Here in Yandex, during implementation of gradient boosting in spark and creating our ML tool for internal use, we found next serious problems in MLLib:
There is no Regression/Classification learner model abstraction. We were building abstract data processing pipelines, which should work just with some regression - exact algorithm specified outside this code. There is no abstraction, which will allow me to do that. (It's main reason for all further problems)
There is no common practice among MLlib for testing algorithms: every model generates it's own random test data. There is no easy extractable test cases applible to another algorithm. There is no benchmarks for comparing algorithms. After implementing new algorithm it's very hard to understand how it should be tested.
Lack of serialization testing: MLlib algorithms don't contain tests which test that model work after serialization.
During implementation of new algorithm it's hard to understand what API you should create and which interface to implement.
Start for solving all these problems must be done in creating common interface for typical algorithms/models - regression, classification, clustering, collaborative filtering.

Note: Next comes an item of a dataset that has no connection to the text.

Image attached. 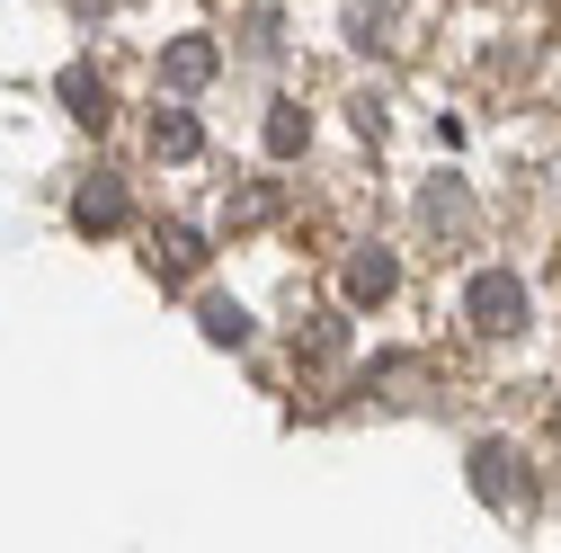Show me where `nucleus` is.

All main tests should be written against these interfaces, so when new algorithm implemented - all it should do is passed already written tests. It allow us to have managble quality among all lib.
There should be couple benchmarks which allow new spark user to get feeling about which algorithm to use.
Test set against these abstractions should contain serialization test. In production most time there is no need in model, which can't be stored.
As the first step of this roadmap I'd like to create trait RegressionLearner, ADD methods to current algorithms to implement this trait and create some tests against it.